:: Required task ::
Render the lines as a Markdown table with two columns, No. and Line, giving each row a number and leaving out blank lines. Begin at the line that contains "Of blue painted" and stop after the line that contains "Result: 153".

BEGIN Entries

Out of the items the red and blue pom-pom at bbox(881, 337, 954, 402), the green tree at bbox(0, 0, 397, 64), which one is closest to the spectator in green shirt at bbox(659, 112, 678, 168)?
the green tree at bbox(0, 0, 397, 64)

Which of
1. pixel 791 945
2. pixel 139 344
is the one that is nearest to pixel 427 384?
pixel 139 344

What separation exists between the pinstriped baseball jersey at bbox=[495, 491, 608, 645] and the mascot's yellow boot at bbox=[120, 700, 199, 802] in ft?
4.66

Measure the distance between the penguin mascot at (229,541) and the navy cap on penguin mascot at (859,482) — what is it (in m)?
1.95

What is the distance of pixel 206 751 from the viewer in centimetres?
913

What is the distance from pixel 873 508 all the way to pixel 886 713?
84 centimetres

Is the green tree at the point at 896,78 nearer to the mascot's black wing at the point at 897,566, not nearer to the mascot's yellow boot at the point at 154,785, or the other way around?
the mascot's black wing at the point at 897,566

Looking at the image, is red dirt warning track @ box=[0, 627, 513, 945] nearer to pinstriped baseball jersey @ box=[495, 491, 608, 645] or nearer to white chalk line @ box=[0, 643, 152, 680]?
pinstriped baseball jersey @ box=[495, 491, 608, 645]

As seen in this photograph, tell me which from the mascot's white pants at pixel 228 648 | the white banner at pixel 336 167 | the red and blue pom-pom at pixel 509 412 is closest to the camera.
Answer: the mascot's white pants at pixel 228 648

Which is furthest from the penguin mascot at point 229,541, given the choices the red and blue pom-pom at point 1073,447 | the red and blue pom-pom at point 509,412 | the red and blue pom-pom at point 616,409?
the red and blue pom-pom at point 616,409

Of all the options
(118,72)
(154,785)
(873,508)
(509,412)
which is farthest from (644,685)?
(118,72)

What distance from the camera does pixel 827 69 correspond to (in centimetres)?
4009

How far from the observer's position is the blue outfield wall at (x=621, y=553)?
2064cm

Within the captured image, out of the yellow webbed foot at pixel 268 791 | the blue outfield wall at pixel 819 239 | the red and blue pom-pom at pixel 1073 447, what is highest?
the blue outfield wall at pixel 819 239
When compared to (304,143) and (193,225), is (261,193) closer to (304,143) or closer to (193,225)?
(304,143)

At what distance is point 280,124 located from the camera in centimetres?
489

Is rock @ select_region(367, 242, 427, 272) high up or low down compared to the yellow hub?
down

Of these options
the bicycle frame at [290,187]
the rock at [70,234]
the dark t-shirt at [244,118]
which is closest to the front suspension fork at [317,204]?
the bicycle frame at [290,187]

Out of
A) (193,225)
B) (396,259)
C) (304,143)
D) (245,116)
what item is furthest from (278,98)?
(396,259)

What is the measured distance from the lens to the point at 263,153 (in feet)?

END Entries
BEGIN Entries

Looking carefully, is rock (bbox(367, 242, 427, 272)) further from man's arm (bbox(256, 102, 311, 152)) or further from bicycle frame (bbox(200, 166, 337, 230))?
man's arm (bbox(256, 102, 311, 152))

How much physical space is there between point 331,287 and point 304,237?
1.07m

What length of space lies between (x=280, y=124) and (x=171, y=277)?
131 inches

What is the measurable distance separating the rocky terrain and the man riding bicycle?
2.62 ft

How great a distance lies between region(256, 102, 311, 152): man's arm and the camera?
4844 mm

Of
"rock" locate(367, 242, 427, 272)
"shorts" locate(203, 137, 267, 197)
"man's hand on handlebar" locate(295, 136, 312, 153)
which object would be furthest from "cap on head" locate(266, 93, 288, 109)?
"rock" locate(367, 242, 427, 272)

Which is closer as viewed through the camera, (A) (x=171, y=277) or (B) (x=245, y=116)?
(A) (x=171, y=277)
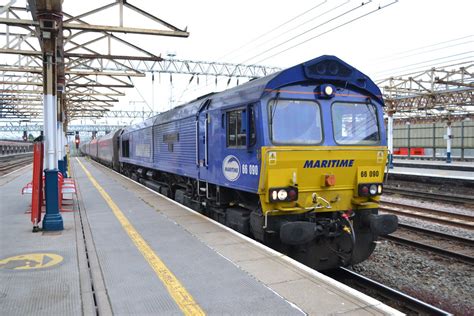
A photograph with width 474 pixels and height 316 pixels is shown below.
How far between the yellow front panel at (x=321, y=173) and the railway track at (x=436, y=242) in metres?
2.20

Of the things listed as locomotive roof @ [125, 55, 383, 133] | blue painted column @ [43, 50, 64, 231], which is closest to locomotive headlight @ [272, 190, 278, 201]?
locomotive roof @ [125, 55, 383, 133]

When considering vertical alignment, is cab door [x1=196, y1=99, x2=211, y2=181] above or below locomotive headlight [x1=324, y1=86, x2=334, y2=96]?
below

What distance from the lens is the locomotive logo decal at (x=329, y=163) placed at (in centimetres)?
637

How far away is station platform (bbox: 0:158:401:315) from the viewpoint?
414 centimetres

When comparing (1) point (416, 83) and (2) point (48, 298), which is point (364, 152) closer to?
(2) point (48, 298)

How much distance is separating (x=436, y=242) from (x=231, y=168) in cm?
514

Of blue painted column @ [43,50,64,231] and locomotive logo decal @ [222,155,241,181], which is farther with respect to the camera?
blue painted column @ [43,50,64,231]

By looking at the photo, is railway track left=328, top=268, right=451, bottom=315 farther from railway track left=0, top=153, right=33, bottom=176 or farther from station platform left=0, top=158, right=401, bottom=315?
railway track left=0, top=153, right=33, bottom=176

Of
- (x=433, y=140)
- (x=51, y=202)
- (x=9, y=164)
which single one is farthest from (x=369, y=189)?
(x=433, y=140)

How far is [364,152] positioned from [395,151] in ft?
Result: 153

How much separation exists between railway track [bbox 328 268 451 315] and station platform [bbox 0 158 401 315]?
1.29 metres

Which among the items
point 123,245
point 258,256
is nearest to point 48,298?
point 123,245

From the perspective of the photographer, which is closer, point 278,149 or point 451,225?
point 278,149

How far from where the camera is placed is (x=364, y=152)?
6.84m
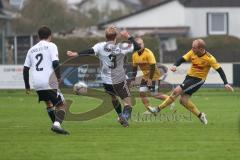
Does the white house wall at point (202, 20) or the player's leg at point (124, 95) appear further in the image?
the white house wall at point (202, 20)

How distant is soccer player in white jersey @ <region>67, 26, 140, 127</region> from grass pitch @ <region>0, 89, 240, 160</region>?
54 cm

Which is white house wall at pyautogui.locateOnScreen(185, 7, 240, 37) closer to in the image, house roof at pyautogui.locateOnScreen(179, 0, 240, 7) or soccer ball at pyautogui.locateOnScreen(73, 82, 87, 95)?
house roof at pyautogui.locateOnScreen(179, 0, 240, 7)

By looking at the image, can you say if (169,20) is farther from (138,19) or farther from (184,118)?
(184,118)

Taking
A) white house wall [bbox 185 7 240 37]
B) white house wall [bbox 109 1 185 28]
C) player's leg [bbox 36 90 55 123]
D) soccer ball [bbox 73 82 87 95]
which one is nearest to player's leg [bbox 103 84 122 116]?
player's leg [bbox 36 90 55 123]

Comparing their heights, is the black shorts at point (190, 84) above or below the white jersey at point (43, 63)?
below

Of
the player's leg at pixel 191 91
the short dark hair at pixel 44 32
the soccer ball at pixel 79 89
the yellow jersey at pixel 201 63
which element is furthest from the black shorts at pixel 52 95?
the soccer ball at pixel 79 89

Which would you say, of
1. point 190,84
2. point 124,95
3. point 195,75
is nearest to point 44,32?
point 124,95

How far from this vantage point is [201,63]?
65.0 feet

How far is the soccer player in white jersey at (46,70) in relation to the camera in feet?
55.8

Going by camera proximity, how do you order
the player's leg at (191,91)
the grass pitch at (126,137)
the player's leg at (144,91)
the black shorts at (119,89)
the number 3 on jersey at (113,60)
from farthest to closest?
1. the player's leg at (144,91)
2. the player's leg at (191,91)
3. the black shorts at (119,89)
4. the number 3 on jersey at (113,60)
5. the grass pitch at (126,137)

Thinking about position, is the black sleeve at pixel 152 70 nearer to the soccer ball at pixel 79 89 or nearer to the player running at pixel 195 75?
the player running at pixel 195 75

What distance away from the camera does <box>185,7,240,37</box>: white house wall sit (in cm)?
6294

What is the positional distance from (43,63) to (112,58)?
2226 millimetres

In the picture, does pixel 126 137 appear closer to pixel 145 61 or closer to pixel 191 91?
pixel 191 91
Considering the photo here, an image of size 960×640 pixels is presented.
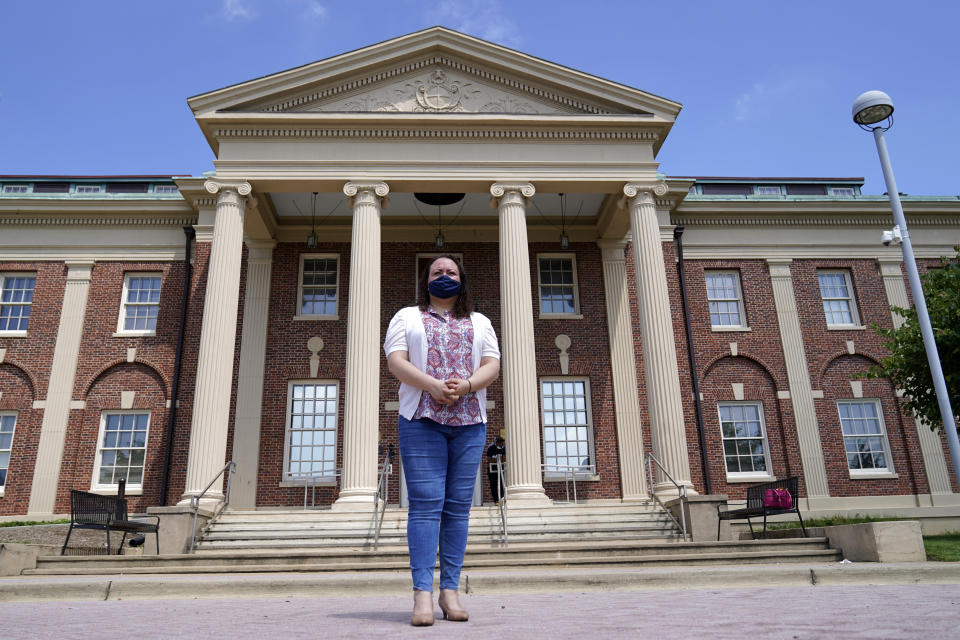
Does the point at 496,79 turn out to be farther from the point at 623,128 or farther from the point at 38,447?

END Entries

:: In response ::
| No. | Line |
|---|---|
| 1 | Of blue painted column @ [43,50,64,231] and locomotive logo decal @ [222,155,241,181], which is farther with respect to the camera? |
| 2 | blue painted column @ [43,50,64,231] |
| 3 | By looking at the photo, is railway track left=328, top=268, right=451, bottom=315 farther from railway track left=0, top=153, right=33, bottom=176 or farther from station platform left=0, top=158, right=401, bottom=315? |
| 4 | railway track left=0, top=153, right=33, bottom=176 |
| 5 | Of |
| 6 | - (x=433, y=140) |
| 7 | - (x=51, y=202) |
| 8 | - (x=9, y=164) |
| 9 | which single one is farthest from (x=369, y=189)? |
| 10 | (x=433, y=140) |
| 11 | How far is [364,152] positioned from [395,151] in ft? |
| 12 | Result: 153 |